Why you should NEVER give up

I have a coaster on the desk in my office. It reads: NEVER NEVER NEVER GIVE UP.  So, lack of punctuation aside, of late it’s become my mantra. I tend to be a bit slack when it comes to marketing my work. As long as I’ve got something out there, I prefer to get on with the business of writing. You know: the fun part! And often, if I don’t hear back about my submission, I just let it slide. Agents are very busy people, after all. And yeah, I know that I should requery the agents on my wishlist if I’ve written a new book coz they might just be interested in that one, but I’ve been a bit wimpy about doing that in the past. If they weren’t interested in my fantasy, why would they be interested in my paranormal? Then in steps T, a very savvy writer friend of mine.

“You should query such-and-such an agent,” she says.
“I did with my first ever manuscript – the first book in the fantasy trilogy: the one that finalled in the Clendon,” I reply. “Back in 2004. She wasn’t interested.”
“You should query her with THIS one; the paranormal that won the Clendon,” she insists. “Go on. Do it.” (Nag, nag, nag.) “Have you done it yet? Have you? Huh?”(Exaggerating just a smidgeon here, but you get the picture.)
So I requery with the manuscript and even though it’s just a query letter with no sample chapters or synopsis, to my surprise, she asks for the full. Now if you’re waiting for the happy ending, i.e. the really hot agent loves me to bits and sells all my manuscripts for an obscene amount of money and my hubby is finally able to retire, then don’t hold your breath. I got a rejection – a very nice rejection, too. And a nice comment about me “obviously being a very promising writer” which really does make my entire year :-). But she didn’t like my style enough to want to represent me.

And that’s perfectly okay, because the style is quite sarky and in-your-face in this particular ms and although it won a competition with it, I’ve had enough feedback to know that it polarizes people: they either love it or hate it. But even though it was a rejection, I was happy. It was a good rejection – actually a great rejection.
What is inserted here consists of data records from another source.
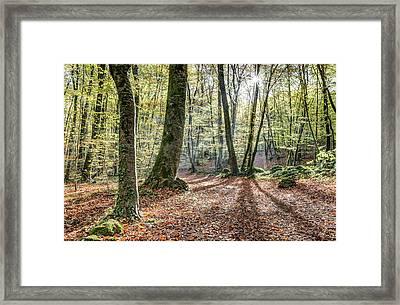 Jordan Beech Wood, Catalonia Framed Print by Marc Garrido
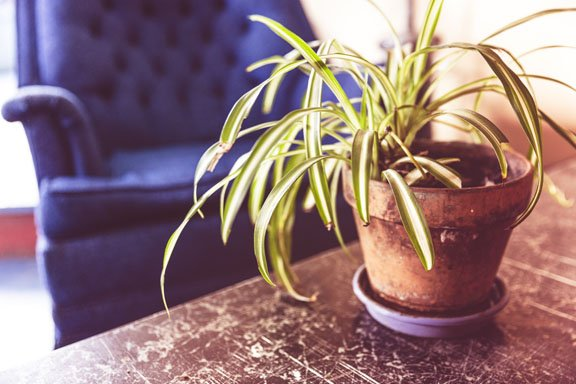Spiderplants are very easy care houseplants
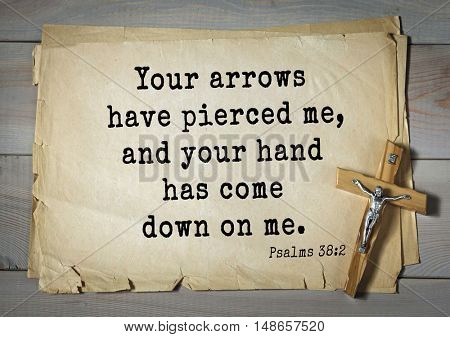 TOP-1000.  Bible verses from Psalms. Your arrows have pierced me, and your hand has come down on me.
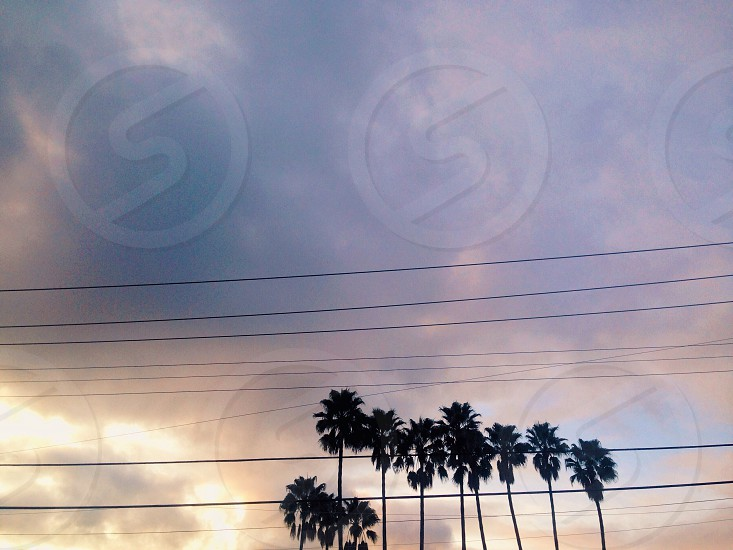 Spring sky clouds sunset palm trees trees California Southern California SoCal photo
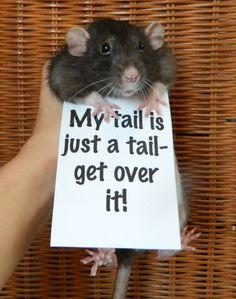 An Adorable Campaign For Rats AsPets...I had a pet rat.  He was fantastic!  :-)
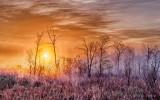 Sunrise Through Ground Fog P1310105-11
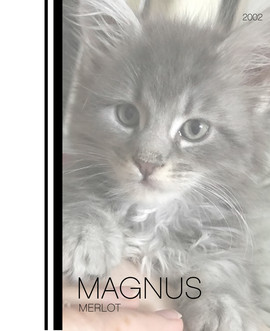 Magnus Merlot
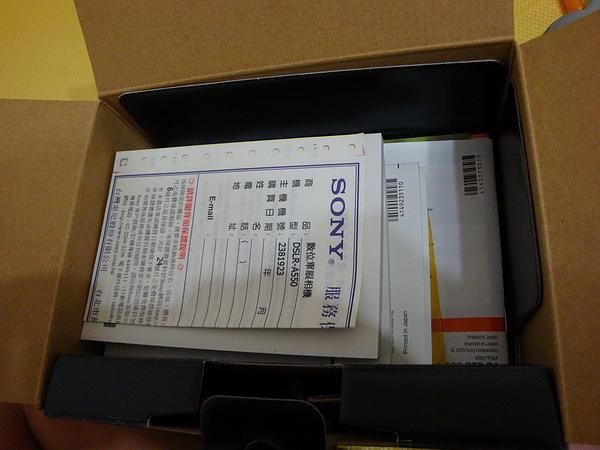 DSC00282_resize.JPG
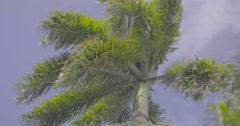 Palm tree leaves waving in wind - stock footage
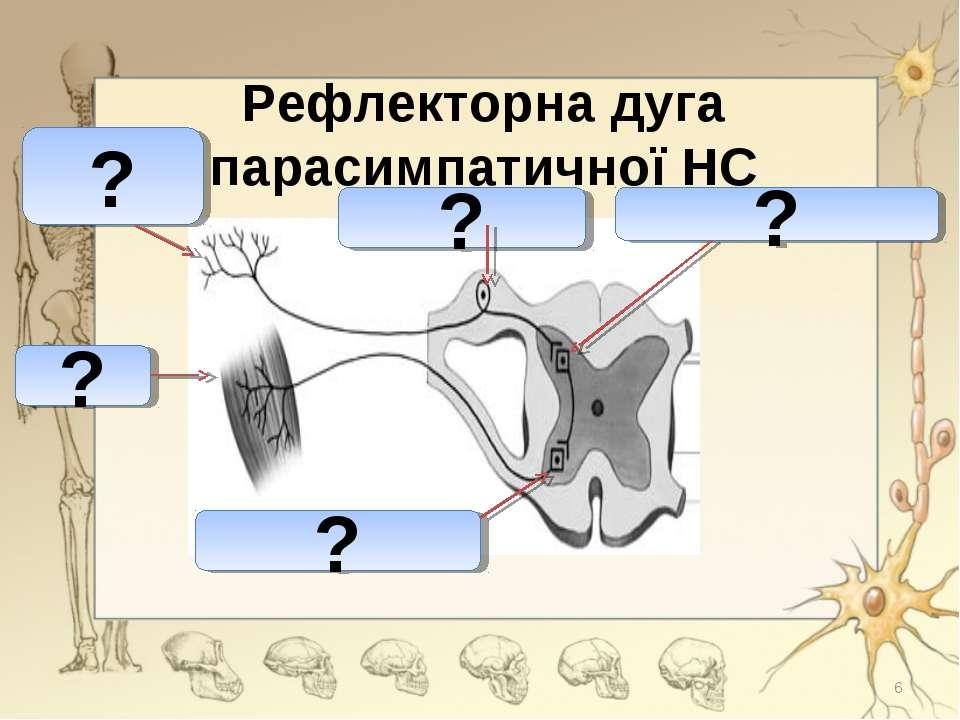 Рефлекторна дуга парасимпатичної НС ? ? ? ? ? *
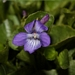 "<p><strong>Viola adunca - Early Blue Violet</strong></p><p><strong>Light: </strong><img src=""http://champoegnursery.com/wp-content/uploads/2014/09/icon_full_sun.gif""/> / <img src=""http://champoegnursery.com/wp-content/uploads/2014/09/icon_partial_shade.gif""/> / <img src=""http://champoegnursery.com/wp-content/uploads/2014/09/icon_full_shade.gif""/>  </p><p> <strong>Water: <img src=""http://champoegnursery.com/wp-content/uploads/2014/09/icon_moist.gif""/></p> <p> Max Height: </strong> 6  in. <strong> Max Width: </strong> 18  in. </p><p><strong>Description: </strong>This violet produces light blue to purple flowers and blooms March to June. <strong>Zone: </strong>  7-9</p><p><img src=""http://champoegnursery.com/wp-content/uploads/2014/09/icon_butterfly.gif""/>    <img src=""http://champoegnursery.com/wp-content/uploads/2014/09/icon_wildlife.gif""/></p>"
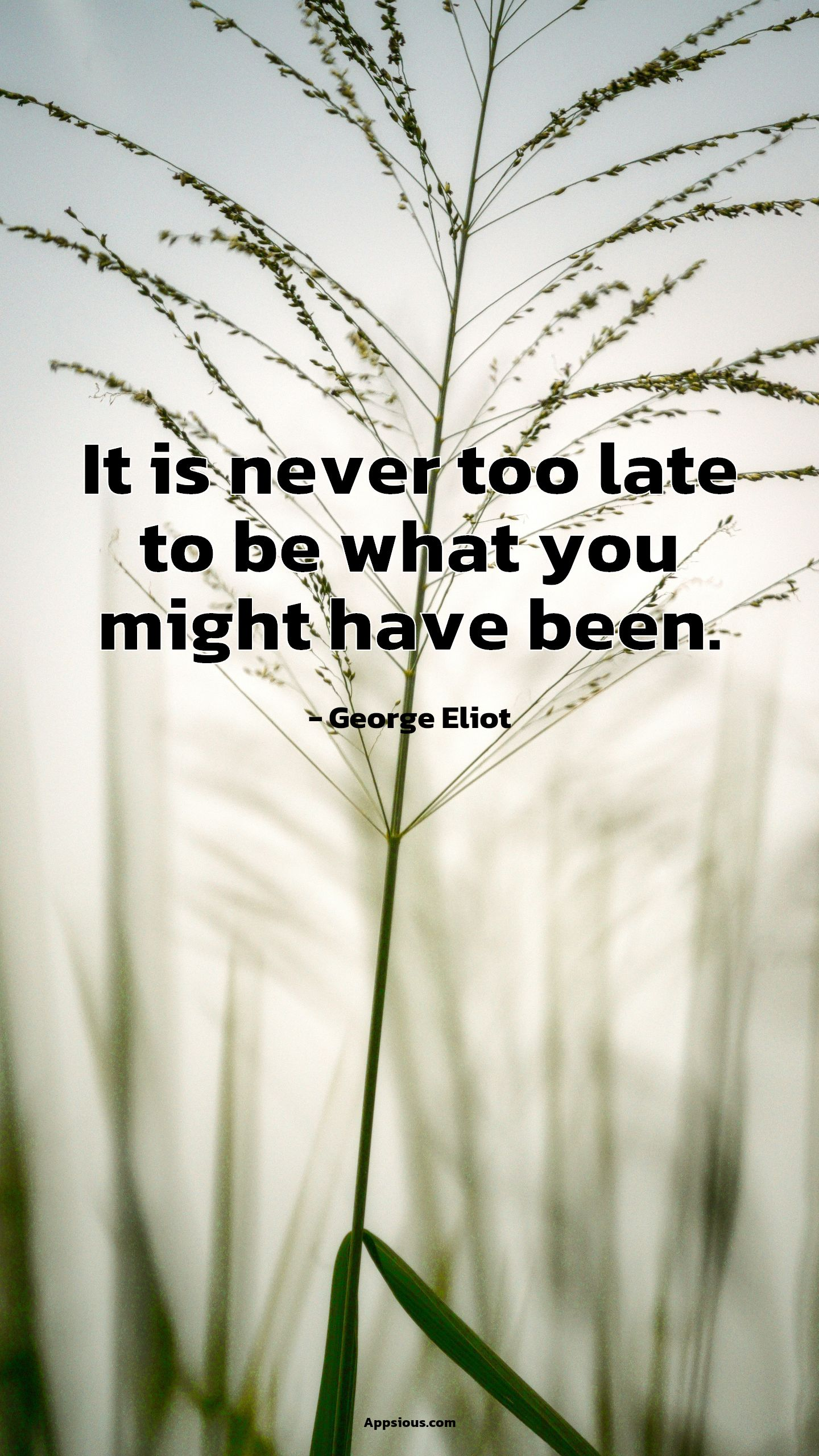 It is never too late to be what you might have been.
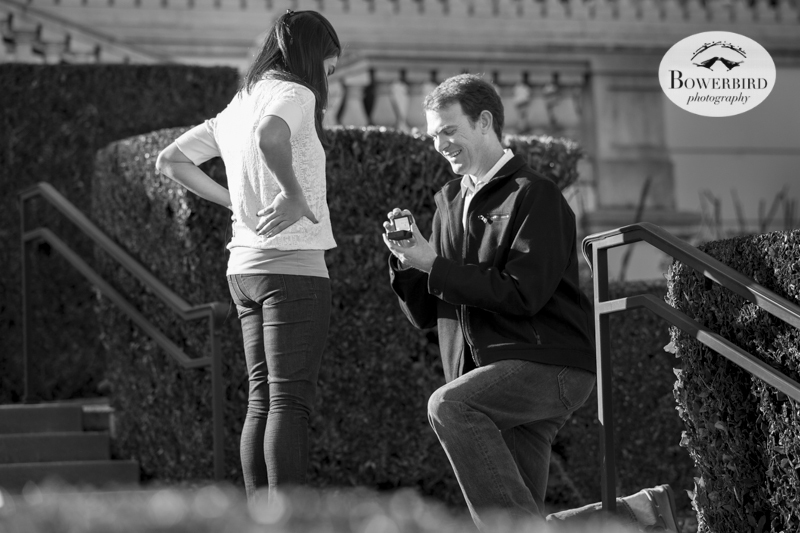 Surprise Proposal in Napa Valley at Domaine Carneros. © Bowerbird Photography, 2014.
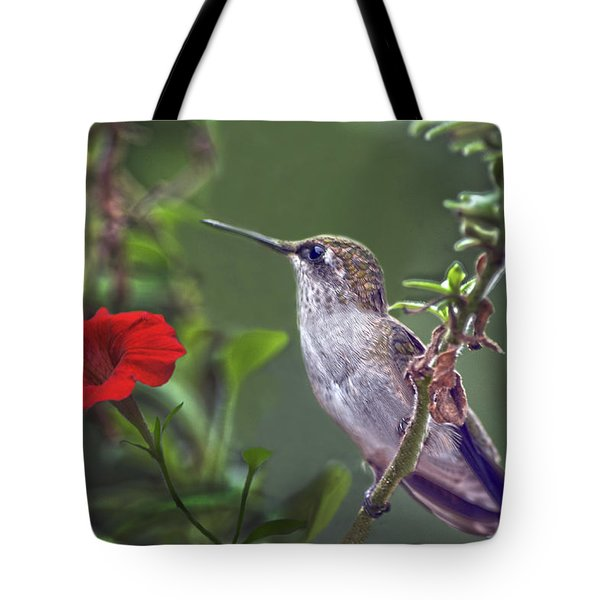 Hummingbird Delight Tote Bag by Sandi OReilly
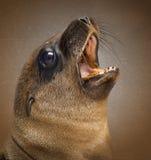 Close-up de um leão de mar novo de Califórnia, gritaria Imagens de Stock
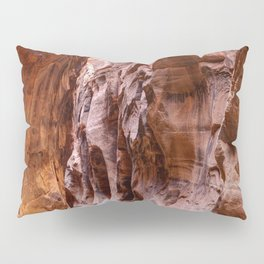 Hike in The Narrows Zion National Park Utah Pillow Sham
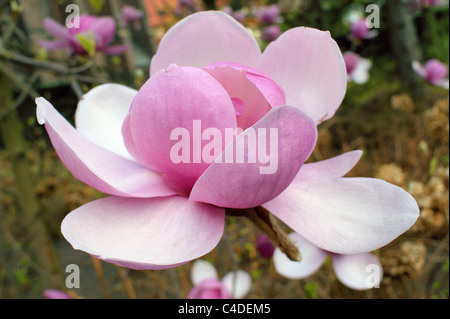 Pink magnolia flower close up Magnolia grandiflora - Stock Photo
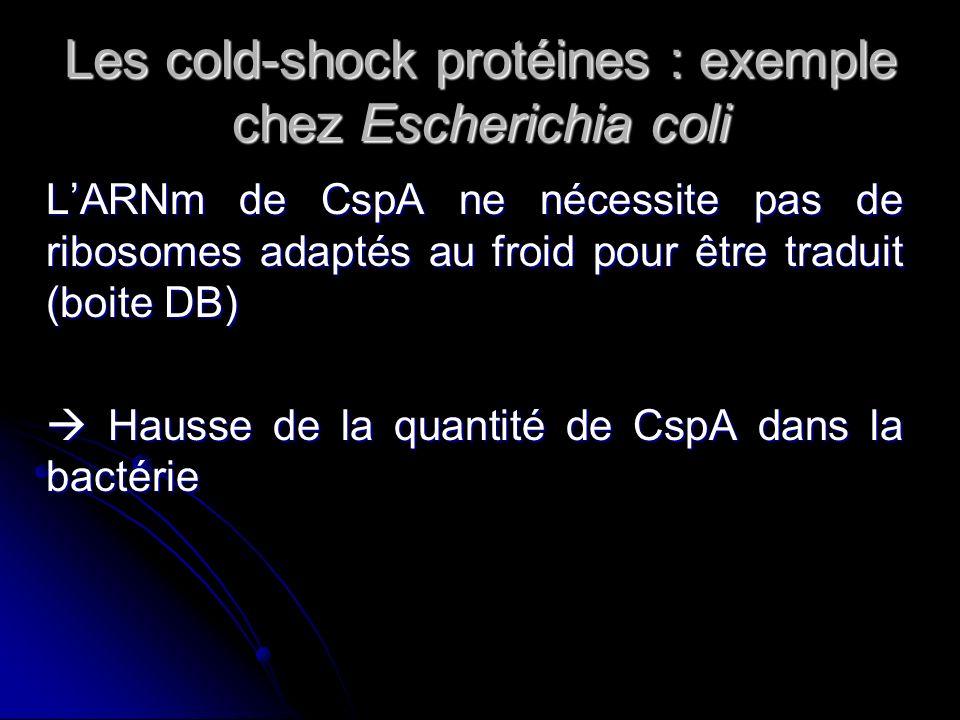 Rôle de CspA dans la transcription Facteur de transcription : Facteur de transcription : CspA reconnaît le promoteur de gène h-ns CspA reconnaît le promoteur de gène h-ns Action sur le gène gyrA Action sur le gène gyrA Protéines chaperonnes : Protéines chaperonnes : Action sur lADN Action sur lADN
Are you entirely mad? I hear you screaming. It was a rejection! What’s good about that????

This: I had proof that I could actually write a decent query letter – one that impressed an agent enough for her to ask me for the full manuscript – and remember, it was only a query letter; no sample chapters or synopsis to impress her. So that, ladies and gents, is quite an accomplishment in my humble opinion, because when I got out my file and took a squizz through the first queries I ever wrote for my very first manuscript, I cringed. They were terrible! Like the first three chapters of the first draft of my very first manuscript, actually. Boy, did I have a lot to learn about this business back then.

So thanks, T. If you hadn’t given me a prod in the right direction, I’d probably still be head down, bum numb from sitting at my keyboard, tapping away until I finished yet another manuscript, salivating about the great idea I have for another book, and all the while I’d be ignoring a very important part of the writing process: if you want to get published, not only do you have to write a great book but you have to write a great query, too. You have to figure out how to tell everybody all about your great book in only one page. and hey, that can be harder than writing the damn book!

If I impressed one agent enough for her to request the full ms, then there’s bound to be another out there. I just have to find the right ‘match’. And some day, hopefully, there’ll be an agent out there who’ll love my writing as much as the Clendon readers and final judge for the competition did… but I don’t have a hope of hell in finding her or him if I give up and don’t send out queries. So I’ll take the words from that coaster to heart and keep on writing, keep on sending out queries, and never, never, never give up!